- Hangul: 황룡산성
- Hanja: 皇龍山城
- RR: Hwangnyongsanseong
- MR: Hwangnyongsansŏng

= Hwangnyong Fortress =

Stone fortress in Nampo, North Korea

Hwangryong Fortress is a stone fortress of Goguryeo located in what is now Ryonggang county, Nampo in North Korea. It is designated as "No.37 National Treasure of North Korea". It is about 10-11 metres high, 6-8 metres in width and has a 6.6 kilometre circumference.

==History==
The fortress played a role to protect the capital Pyongyang during Goguryeo's control in the west side. The wall connects 8 major peaks and hilly area of Oseok mountain. According to Samguksagi, the fortress was enlarged several times from the early 5th century, which was followed by additional construction of stronghold during Gwanggaeto the Great. Later Jangsu of Goguryeo officially transferred the capital to Pyeongyang, while series of fortresses were constructed later this time.

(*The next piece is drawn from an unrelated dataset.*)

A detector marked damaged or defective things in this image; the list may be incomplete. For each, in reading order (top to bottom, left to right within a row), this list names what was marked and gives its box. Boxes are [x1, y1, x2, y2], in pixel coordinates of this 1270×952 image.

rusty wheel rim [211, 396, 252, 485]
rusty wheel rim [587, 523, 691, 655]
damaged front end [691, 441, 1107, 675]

Since the site is quite critical for the defense of northern area of Korean peninsula, the importance was not overlooked by the later kings. In 1675, Sukjong of Joseon reestablished northern part of this fortress to strengthen the national defense. That is to build exterior walls along 3 major gates of the castle, only except for the east side. Easter gate does not have anterior walls, either.